年金は本当に破綻するんじゃないの

2009.05.02

ライフ・ソーシャル

年金は本当に破綻するんじゃないの

竹林 篤実
コミュニケーション研究所 代表

「年金は31年に破綻」マイナス1%成長で厚労省試算。ちょっとショッキングな見出しの記事をオンライン版の読売新聞で見かけた。ちょうど読んでいる本にも同じような指摘があった。年金は本当に破綻するのだろうか。

問題は実質経済成長率

「実質経済成長率が今後マイナス1%前後で推移すれば、公的年金は積立金が亡くなり制度が破綻する」というのが、記事の主旨だ。つまり年金制度は必ず破綻するのではなく、経済成長率がマイナスで推移すればという条件が付いている。
http://www.yomiuri.co.jp/atmoney/news/20090501-OYT1T01015.htm

もっとも、完全に少子高齢化に突入した日本では今後、経済成長率が画期的に伸びるとは思えない。少なくとも国内マーケットは人口が減る以上、そう簡単にはふくらまないだろう。現実的にはマーケットも人口減に応じて縮むと考えるのが普通だ。
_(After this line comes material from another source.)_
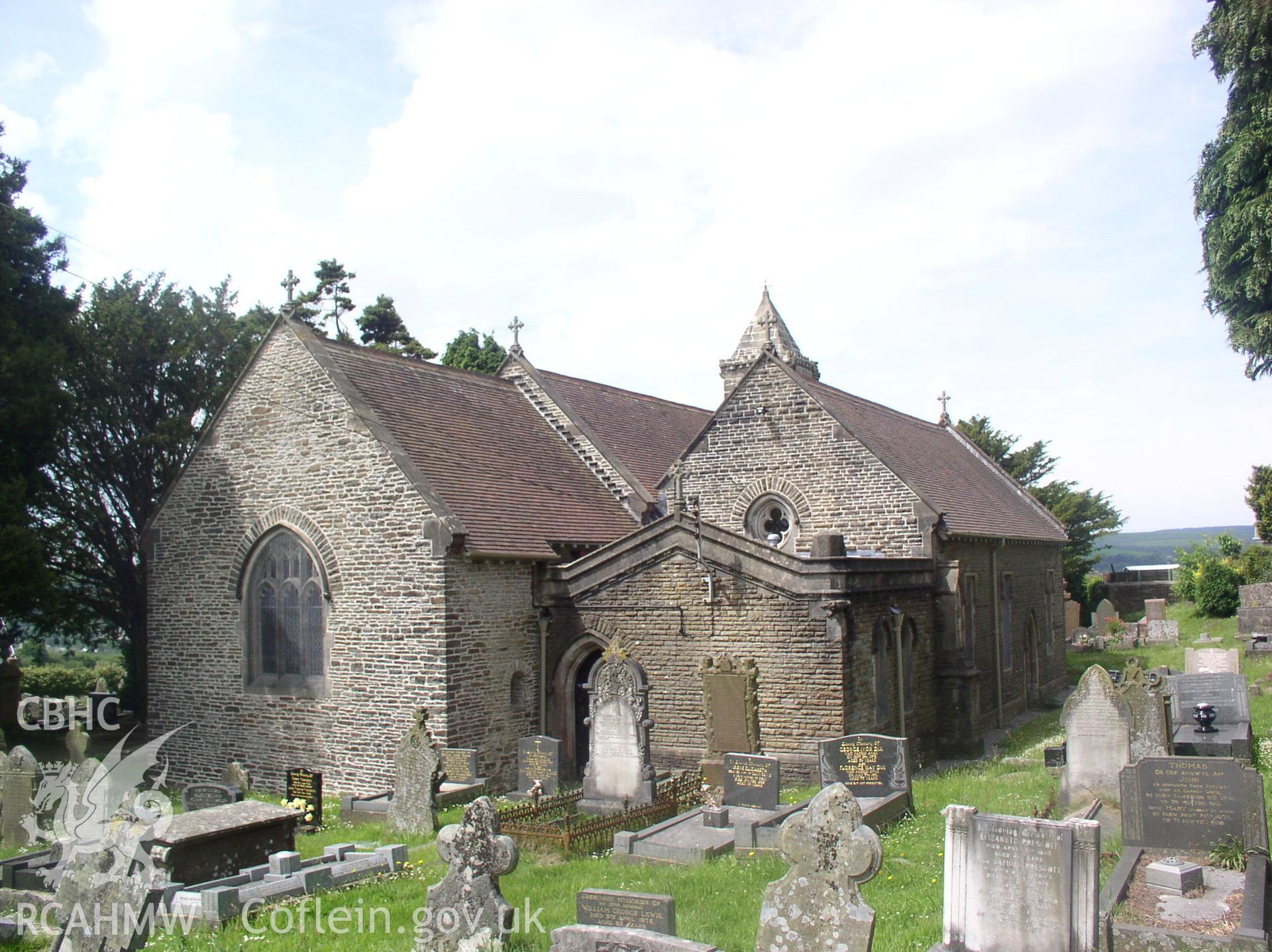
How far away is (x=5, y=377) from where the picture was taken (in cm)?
2094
ということは年金が破綻する確率は意外に高い可能性はあるはずだ。

2031年度といえば、筆者は70歳である。自分がどんなジジイになっているかはわからないが、とりあえず、その歳になって「年金は、もうおまへんで!」などと言われるのは相当シビアであることは想像がつく。何とかしてもらいたいものである。

確定している2030年の日本の姿

前回のエントリー(絶対確実な未来をマーケティングする)で、人口の推移に関しては、ほぼ確定した未来像を得られると書いた。ちょうど最近読んだ本にも同じことが書かれていた。神永正博氏の『不透明な時代を見抜く「統計思考力」』には、次のように書かれている。

「将来の人口がどうなるかは、ある部分はほとんど決まっているといっても言い過ぎではありません。例外があるとすれば、海外との人の出入りが急に増えたり、戦争、疫病などで死亡率に大きな変化があった場合でしょうか。
たとえば、大学入試の予測に利用される18歳人口は、すでに生まれている子どもたちの人数をもとにして、今後の18年分はほぼ推測できてしまいます(神永正博『不透明な時代を見抜く「統計思考力」』ディスカヴァー・トゥエンティワン、2009年、215ページ)。

この本にも2030年の日本の状況が書かれている。それによると
「従属人口指数(=年少人口と老年人口を足して、生産年齢人口で割ったもの。非生産人口と生産年齢人口の比)が戦前並みになるのは、団塊ジュニア世代が老年期に達する2030年頃です(前掲書、233ページ)」

年金破綻リスクの高さ

つまり、今後かなりの確度で予想される経済のマイナス成長が続けば、団塊ジュニア世代が「絶対に」間違いなく老年期を迎える2030年には、年金制度が破綻する確率はかなり(という表現が微妙だが)高い、ということだ。